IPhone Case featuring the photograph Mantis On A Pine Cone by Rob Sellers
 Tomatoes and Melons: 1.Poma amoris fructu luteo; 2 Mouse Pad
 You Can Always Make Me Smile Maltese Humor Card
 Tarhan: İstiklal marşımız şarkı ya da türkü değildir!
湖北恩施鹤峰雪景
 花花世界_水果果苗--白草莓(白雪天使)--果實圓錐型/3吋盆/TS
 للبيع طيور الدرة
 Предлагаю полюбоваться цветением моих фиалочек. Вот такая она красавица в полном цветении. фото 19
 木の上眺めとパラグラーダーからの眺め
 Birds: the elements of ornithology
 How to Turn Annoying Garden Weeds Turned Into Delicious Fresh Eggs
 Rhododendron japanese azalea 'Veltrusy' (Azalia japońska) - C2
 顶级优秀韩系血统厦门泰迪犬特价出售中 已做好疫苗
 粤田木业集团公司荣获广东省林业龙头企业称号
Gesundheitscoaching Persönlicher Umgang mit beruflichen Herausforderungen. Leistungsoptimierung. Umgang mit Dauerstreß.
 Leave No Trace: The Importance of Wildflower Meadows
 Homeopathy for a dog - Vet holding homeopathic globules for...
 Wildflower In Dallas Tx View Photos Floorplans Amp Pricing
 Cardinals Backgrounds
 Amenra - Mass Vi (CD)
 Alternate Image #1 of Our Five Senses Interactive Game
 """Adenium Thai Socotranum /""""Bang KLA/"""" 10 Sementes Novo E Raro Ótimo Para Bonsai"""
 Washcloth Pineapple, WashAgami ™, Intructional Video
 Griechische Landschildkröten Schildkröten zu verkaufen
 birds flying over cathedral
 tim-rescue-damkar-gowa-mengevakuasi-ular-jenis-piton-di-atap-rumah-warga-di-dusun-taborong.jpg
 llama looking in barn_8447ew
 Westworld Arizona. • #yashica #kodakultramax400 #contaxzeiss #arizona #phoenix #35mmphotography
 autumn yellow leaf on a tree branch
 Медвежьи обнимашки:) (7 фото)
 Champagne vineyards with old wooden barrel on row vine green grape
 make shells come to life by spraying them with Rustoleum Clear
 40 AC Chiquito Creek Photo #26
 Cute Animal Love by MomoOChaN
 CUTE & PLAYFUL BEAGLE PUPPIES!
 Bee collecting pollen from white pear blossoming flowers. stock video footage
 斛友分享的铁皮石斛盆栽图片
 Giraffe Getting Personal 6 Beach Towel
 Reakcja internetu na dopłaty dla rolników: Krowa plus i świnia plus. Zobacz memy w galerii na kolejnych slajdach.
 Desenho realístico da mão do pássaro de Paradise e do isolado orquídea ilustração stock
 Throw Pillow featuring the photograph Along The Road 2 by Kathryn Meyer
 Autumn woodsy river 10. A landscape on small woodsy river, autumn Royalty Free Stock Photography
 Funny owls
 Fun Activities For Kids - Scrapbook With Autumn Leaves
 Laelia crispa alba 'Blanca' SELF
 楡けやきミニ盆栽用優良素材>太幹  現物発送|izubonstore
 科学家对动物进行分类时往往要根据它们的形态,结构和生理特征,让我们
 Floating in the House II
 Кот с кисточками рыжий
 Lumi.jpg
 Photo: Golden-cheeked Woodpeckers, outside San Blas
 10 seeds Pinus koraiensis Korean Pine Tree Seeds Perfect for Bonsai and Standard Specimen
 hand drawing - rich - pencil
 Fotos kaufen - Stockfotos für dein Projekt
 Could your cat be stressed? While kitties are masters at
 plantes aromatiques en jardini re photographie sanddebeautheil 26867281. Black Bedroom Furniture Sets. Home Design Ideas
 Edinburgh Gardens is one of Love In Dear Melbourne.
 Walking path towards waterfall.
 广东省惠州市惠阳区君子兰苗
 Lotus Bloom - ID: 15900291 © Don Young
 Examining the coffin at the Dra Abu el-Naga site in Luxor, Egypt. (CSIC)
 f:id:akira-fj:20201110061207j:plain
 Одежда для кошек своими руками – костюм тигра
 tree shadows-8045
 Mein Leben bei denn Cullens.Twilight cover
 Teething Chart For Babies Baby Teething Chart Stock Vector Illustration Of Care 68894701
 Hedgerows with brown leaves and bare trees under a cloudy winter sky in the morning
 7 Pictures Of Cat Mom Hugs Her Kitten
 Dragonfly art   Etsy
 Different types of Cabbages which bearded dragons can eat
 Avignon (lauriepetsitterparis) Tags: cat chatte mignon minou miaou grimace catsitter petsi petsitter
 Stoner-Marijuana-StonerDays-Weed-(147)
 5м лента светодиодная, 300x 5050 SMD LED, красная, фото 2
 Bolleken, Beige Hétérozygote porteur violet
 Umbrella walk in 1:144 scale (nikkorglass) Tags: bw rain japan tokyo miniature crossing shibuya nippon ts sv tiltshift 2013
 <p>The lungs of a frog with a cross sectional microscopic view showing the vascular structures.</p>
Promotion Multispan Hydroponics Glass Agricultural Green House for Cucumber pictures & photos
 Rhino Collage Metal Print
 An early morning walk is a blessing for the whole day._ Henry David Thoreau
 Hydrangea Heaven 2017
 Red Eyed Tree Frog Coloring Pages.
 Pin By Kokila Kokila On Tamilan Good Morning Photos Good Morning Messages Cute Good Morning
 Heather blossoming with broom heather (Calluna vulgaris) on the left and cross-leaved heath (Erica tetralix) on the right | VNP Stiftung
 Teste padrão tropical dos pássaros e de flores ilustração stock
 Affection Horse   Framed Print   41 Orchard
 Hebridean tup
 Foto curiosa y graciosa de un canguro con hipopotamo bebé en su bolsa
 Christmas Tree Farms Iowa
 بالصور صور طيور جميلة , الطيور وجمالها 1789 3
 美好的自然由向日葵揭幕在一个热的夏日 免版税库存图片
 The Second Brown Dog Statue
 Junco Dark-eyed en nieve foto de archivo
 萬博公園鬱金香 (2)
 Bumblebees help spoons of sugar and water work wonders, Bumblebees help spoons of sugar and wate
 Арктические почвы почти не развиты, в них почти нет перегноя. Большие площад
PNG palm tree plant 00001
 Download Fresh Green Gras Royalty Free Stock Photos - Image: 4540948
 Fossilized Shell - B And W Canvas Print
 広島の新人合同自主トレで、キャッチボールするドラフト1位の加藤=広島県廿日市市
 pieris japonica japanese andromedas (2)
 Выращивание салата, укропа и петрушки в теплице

******

TASK OBJECTIVE: Wherever the string "Wildflower" appears in a line of the records, copy that line.

THE ANSWER:
 Leave No Trace: The Importance of Wildflower Meadows
 Wildflower In Dallas Tx View Photos Floorplans Amp Pricing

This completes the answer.